Each period can have many adaptation sets, each adaptation set can have many representation, and each representation can have many segments.
\subsubsection{Periods}
Periods are used to delimit content depending on the time. It can be used to delimit chapters, or to add advertisements that occur at the beginning, during or at the end of a video.
\subsubsection{Adaptation sets}
Adaptation sets are used to delimit content depending of the format.
Each adaptation set has a mime-type, and all the representations and segments that it contains share this mime-type.
In videos, most of the time, each period has at least one adaptation set containing the images, and one adaptation set containing the sound.
\subsubsection{Representations}
The representation level is the level DASH uses to offer the same content at different levels of resolution.
For example, a adaptation set containing images have a representation for each available resolution (it might be 480p, 720p, 1080p, etc\ldots).
This allows a user to choose its representation and change it during the video, but most importantly, since the software is able to estimate its downloading speed based on the time it took to download data in the past, it is able to find the optimal resolution, being the highest resolution that arrives on time to avoid stalling.
\subsubsection{Segments}
Until this level of the MPD, content can be long.
For example, a representation of images of a chapter of a movie can be heavy and long to download.
However, downloading heavy files is not suitable for streaming because it prevents the dynamicity of it: if the user requests to change the level of resolution of a video, the system would either have to wait until the file is totally downloaded, or cancel the request, making all the progress done unusable.
Segments are used to prevent this behaviour.

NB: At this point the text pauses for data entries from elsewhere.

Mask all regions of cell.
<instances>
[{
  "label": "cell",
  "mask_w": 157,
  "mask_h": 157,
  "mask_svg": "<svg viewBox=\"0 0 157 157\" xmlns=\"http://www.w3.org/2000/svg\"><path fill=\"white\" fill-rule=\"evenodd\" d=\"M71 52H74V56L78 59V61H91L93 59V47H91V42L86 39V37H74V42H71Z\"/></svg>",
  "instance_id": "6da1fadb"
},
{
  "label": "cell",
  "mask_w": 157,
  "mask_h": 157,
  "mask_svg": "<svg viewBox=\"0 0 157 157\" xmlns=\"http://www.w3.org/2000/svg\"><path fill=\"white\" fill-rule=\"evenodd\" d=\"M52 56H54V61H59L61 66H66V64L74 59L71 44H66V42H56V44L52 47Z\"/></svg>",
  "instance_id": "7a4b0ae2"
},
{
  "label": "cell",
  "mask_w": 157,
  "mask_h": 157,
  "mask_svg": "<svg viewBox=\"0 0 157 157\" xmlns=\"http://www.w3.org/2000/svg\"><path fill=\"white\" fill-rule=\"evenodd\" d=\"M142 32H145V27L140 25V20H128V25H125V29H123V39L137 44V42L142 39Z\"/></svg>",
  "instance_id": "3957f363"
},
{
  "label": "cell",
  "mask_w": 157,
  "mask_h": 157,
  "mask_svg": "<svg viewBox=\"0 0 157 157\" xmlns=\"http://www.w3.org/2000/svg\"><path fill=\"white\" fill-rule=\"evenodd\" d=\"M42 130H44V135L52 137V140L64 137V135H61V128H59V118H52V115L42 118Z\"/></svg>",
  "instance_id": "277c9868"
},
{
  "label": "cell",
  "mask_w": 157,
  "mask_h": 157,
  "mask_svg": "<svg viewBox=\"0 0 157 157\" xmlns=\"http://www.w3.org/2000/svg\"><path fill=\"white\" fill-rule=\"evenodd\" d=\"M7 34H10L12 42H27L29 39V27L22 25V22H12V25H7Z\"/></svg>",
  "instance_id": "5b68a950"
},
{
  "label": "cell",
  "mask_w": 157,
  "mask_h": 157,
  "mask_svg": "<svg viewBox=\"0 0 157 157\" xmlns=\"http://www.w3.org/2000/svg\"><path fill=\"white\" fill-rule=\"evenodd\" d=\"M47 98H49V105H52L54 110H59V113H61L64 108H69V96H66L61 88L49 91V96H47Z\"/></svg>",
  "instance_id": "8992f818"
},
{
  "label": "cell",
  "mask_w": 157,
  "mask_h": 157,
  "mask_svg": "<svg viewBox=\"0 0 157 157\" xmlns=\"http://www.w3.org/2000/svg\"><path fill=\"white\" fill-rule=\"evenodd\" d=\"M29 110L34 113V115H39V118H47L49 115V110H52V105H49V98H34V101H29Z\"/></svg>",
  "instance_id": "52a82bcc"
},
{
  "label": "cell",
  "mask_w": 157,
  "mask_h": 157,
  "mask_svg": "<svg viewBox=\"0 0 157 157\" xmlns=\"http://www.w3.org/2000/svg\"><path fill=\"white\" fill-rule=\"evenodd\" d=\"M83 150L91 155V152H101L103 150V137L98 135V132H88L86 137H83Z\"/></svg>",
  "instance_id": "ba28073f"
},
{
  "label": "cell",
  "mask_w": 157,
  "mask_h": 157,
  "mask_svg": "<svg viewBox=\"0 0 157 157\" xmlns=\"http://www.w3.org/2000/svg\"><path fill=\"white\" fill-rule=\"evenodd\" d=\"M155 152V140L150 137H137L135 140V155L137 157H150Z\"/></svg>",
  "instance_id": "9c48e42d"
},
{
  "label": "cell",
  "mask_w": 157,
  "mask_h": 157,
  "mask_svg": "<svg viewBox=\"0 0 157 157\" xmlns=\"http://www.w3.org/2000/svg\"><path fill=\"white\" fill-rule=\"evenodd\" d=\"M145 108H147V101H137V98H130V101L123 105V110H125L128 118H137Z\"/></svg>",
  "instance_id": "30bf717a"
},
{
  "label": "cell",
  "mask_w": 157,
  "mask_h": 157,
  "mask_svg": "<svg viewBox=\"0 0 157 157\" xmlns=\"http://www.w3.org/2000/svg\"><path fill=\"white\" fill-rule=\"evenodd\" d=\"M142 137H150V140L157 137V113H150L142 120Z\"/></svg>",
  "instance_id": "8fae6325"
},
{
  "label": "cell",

They typically encode files that last approximately one second of video, and give the software a great ability to dynamically adapt to the system. If a user wants to seek somewhere else in the video, only one second of data can be lost, and only one second of data has to be downloaded for the playback to resume.
\subsection{Client side computation}
Once a video is encoded in DASH format, once the files have been structured and the MPD has been generated, they can simply be put on a static HTTP server that does no computation other than serving files when it receives requests.
All the intelligence and the decision making is moved to the client side.
A client typically starts by downloading the MPD file, and then proceeds on downloading segments of the different adaptation sets that he needs, estimating itself its downloading speed and choosing itself whether it needs to change representation or not.
\subsection{On our way to DASH-3D}
DASH is made to be format agnositic, and even though it is almost only applied for video streaming nowadays, we believe it is still suitable for 3D streaming. Even though periods are not much of a use in the case of a scene that doesn't evolve as time goes by, but adaptation sets allow us to separate our content between geometry and textures, and gives answers to the questions that were addresed in the conclusion of the previous chapter.